Del Evangelio de san Juan 4, 43-54
En aquel tiempo, se fue Jesús porque: «Un profeta no es estimado en su propia patria».
Cuando llegó a Galilea lo recibieron bien, porque habían visto todo lo que había hecho en Jerusalén durante la fiesta.
Allí estaba un padre que tenía un hijo enfermo y, oyendo que Jesús había llegado fue a verlo, para pedirle que bajase a curar a su hijo que estaba muriéndose.
Jesús le dijo: «Solo creéis cuando veis pruebas. Vete que tu hijo se ha recuperado».
El hombre creyó en la palabra de Jesús y se puso en camino.

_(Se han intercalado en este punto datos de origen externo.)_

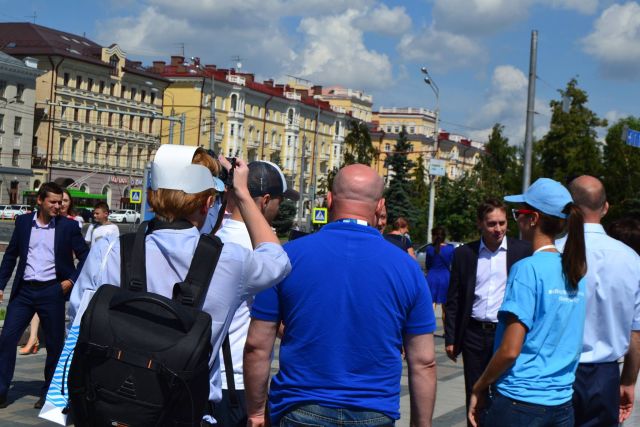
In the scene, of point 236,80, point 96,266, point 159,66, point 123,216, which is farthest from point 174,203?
point 236,80

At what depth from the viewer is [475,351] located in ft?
23.5

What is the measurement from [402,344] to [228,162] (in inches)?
37.5

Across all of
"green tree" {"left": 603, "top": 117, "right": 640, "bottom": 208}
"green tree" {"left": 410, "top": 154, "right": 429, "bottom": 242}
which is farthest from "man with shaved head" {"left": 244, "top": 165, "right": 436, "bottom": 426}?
"green tree" {"left": 603, "top": 117, "right": 640, "bottom": 208}

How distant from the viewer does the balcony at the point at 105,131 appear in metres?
87.9

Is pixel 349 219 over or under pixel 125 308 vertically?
over

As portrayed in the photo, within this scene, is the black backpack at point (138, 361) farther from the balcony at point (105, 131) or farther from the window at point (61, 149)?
the window at point (61, 149)

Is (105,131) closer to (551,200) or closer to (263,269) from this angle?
(551,200)

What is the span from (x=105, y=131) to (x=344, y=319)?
90.3 meters

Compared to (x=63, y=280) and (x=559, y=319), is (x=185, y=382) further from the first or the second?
(x=63, y=280)

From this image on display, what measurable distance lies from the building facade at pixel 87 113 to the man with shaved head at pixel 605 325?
7937 centimetres

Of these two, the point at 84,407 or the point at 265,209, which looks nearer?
the point at 84,407

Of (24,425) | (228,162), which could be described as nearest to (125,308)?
(228,162)

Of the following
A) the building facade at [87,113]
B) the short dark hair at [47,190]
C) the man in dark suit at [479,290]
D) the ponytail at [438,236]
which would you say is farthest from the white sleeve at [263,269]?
the building facade at [87,113]

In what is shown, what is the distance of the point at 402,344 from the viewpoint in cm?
414
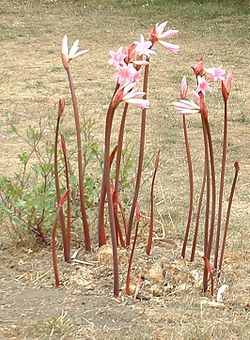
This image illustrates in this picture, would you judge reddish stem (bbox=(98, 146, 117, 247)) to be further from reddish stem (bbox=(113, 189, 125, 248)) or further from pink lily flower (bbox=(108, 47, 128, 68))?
pink lily flower (bbox=(108, 47, 128, 68))

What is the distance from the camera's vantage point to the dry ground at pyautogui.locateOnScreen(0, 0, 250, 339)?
3387 mm

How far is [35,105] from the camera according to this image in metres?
7.70

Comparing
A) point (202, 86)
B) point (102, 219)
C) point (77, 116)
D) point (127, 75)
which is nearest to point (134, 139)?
point (102, 219)

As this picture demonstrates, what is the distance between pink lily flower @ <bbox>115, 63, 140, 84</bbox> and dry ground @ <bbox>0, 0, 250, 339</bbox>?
874 mm

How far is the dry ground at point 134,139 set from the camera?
3.39m

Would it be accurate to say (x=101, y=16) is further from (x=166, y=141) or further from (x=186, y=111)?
(x=186, y=111)

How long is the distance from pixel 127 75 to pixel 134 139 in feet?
11.1

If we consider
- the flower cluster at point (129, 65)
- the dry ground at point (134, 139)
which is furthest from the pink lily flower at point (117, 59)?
the dry ground at point (134, 139)

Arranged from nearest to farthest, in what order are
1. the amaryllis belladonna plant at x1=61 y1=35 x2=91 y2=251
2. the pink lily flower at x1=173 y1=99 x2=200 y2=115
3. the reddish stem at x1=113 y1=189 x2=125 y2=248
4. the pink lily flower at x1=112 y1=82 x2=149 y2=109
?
1. the pink lily flower at x1=112 y1=82 x2=149 y2=109
2. the pink lily flower at x1=173 y1=99 x2=200 y2=115
3. the amaryllis belladonna plant at x1=61 y1=35 x2=91 y2=251
4. the reddish stem at x1=113 y1=189 x2=125 y2=248

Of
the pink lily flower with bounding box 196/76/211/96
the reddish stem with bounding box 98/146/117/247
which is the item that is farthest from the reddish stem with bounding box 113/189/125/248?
the pink lily flower with bounding box 196/76/211/96

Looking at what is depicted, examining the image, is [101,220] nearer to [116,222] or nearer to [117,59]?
[116,222]

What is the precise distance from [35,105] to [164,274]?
4.18 m

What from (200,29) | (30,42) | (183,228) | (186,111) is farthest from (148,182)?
(200,29)

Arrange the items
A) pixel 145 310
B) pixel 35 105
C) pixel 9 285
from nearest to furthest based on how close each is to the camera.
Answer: pixel 145 310 < pixel 9 285 < pixel 35 105
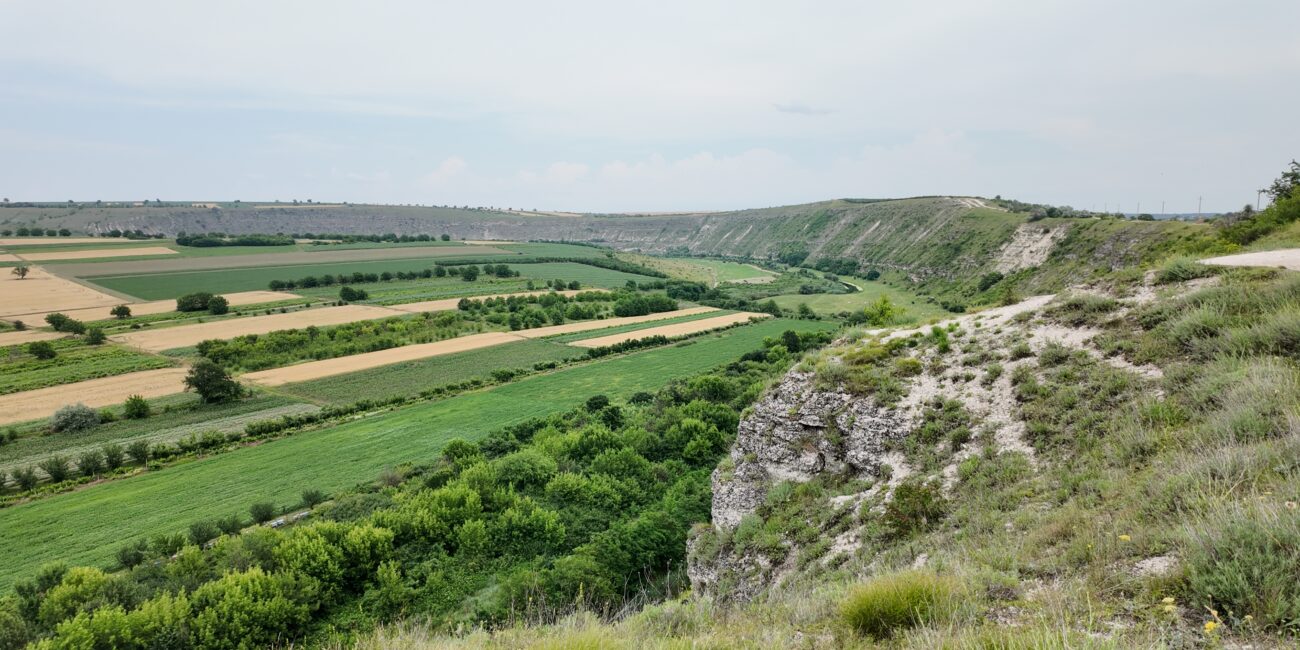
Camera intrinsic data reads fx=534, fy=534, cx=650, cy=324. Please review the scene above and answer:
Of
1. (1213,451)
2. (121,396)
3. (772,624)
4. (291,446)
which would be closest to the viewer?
(772,624)

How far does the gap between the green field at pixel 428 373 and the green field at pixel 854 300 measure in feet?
155

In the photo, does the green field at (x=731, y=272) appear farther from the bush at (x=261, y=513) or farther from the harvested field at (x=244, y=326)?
the bush at (x=261, y=513)

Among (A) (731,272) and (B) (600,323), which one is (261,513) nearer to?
(B) (600,323)

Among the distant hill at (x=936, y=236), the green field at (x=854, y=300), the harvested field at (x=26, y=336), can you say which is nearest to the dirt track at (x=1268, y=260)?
the distant hill at (x=936, y=236)

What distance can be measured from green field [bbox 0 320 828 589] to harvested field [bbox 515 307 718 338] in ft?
68.5

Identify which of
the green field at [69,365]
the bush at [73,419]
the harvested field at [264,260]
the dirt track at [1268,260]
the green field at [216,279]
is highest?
the harvested field at [264,260]

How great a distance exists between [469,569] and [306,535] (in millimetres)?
7503

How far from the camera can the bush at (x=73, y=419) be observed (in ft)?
126

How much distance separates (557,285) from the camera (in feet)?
364

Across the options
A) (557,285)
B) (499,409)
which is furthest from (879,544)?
(557,285)

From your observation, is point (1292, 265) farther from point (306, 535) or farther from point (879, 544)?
point (306, 535)

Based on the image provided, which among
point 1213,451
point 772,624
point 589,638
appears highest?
point 1213,451

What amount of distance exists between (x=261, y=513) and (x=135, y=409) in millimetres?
23137

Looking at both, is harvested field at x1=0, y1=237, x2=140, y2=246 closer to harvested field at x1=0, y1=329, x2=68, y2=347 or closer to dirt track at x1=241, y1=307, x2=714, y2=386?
harvested field at x1=0, y1=329, x2=68, y2=347
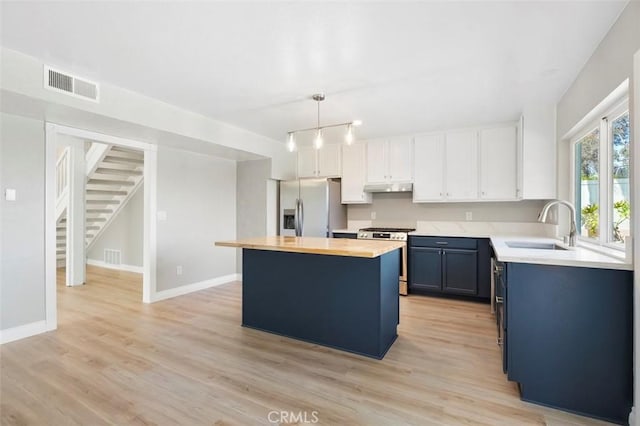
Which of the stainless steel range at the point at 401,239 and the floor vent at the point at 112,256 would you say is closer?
the stainless steel range at the point at 401,239

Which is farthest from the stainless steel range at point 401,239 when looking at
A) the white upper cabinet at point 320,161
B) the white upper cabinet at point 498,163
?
the white upper cabinet at point 320,161

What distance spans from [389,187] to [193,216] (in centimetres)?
297

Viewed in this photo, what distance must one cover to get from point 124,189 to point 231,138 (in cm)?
319

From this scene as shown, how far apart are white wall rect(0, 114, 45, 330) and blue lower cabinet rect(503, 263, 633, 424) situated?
4.05 m

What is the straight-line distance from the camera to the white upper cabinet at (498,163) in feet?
13.4

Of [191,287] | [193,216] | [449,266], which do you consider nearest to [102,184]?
[193,216]

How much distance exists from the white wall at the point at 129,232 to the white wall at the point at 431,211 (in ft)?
13.3

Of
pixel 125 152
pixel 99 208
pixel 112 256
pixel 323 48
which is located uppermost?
pixel 323 48

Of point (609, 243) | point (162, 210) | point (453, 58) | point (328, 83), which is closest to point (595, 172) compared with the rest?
point (609, 243)

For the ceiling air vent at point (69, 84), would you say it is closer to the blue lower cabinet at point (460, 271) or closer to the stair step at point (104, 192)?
the stair step at point (104, 192)

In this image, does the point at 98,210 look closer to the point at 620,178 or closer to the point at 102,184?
the point at 102,184

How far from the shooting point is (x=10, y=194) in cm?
286

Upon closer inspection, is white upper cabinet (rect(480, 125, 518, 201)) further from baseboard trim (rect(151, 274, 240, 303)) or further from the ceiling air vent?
the ceiling air vent

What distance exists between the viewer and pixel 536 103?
3393 mm
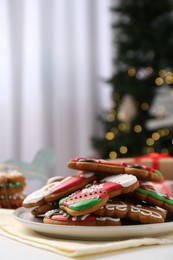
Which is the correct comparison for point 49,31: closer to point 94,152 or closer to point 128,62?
point 128,62

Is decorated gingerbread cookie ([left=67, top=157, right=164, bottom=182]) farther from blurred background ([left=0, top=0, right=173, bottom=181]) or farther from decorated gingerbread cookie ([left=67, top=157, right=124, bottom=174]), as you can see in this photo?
blurred background ([left=0, top=0, right=173, bottom=181])

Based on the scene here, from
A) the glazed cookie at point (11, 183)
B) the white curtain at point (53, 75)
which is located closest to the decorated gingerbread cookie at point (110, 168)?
the glazed cookie at point (11, 183)

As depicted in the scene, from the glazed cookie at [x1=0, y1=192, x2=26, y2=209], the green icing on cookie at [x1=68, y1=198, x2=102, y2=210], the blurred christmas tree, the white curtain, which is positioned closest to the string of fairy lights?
→ the blurred christmas tree

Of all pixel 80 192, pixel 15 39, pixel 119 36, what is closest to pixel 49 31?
pixel 15 39

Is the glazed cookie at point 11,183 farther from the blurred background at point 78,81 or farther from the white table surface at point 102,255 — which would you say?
the blurred background at point 78,81

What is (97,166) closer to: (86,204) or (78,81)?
(86,204)

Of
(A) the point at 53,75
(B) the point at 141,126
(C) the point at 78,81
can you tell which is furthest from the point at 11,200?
(C) the point at 78,81
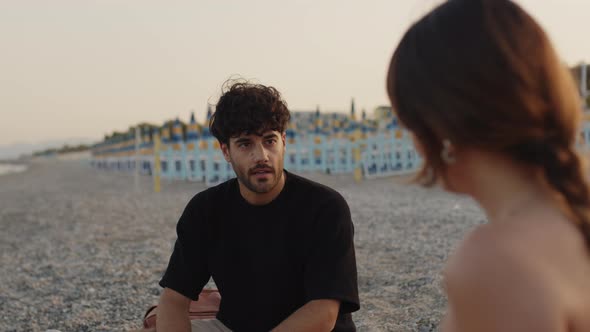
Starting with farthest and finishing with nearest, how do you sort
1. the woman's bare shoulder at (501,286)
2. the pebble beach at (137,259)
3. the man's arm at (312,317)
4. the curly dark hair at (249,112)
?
the pebble beach at (137,259) < the curly dark hair at (249,112) < the man's arm at (312,317) < the woman's bare shoulder at (501,286)

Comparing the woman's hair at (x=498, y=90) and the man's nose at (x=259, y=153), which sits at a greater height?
the woman's hair at (x=498, y=90)

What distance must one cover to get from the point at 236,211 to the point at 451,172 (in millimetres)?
1437

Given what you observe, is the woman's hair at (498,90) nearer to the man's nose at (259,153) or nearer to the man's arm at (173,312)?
the man's nose at (259,153)

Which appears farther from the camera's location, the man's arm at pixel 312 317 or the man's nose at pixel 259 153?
the man's nose at pixel 259 153

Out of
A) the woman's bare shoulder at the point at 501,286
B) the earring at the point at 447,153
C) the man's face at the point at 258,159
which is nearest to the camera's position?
the woman's bare shoulder at the point at 501,286

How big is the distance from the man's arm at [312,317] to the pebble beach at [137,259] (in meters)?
0.63

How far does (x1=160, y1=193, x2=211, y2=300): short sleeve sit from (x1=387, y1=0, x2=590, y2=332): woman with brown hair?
154 cm

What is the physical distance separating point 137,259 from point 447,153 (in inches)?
201

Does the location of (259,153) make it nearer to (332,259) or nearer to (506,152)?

Los criados vinieron a su encuentro diciéndole que su hijo vivía. Él preguntó que a qué hora había empezado la mejoría. Y se dio cuenta de que fue cuando Jesús le había dicho: «Tu hijo vive». Y creyó él con toda su familia.
Señor Jesús, te reconozco que muchas veces he pensado que me sería mucho más fácil entregarte mi vida si antes hubiera podido ver con mis propios ojos algún milagro tuyo. Sin embargo, el texto de hoy nos muestra a un padre que nos enseña una gran lección: no es necesario presenciar nada grandioso para confiar en ti, nos debe bastar el encuentro personal contigo y con tu palabra.
Siglos después, San Francisco también tuvo un encuentro personal contigo y se fio de tu palabra. Por todo esto, hoy solo te pido una cosa: que tu palabra me sea suficiente para confiar en ti, como el niño que se fía de su padre.
Amén.
A lo largo de esta semana, cuando me levante por la mañana, haré la señal de la cruz y repetiré: “Confío en ti.”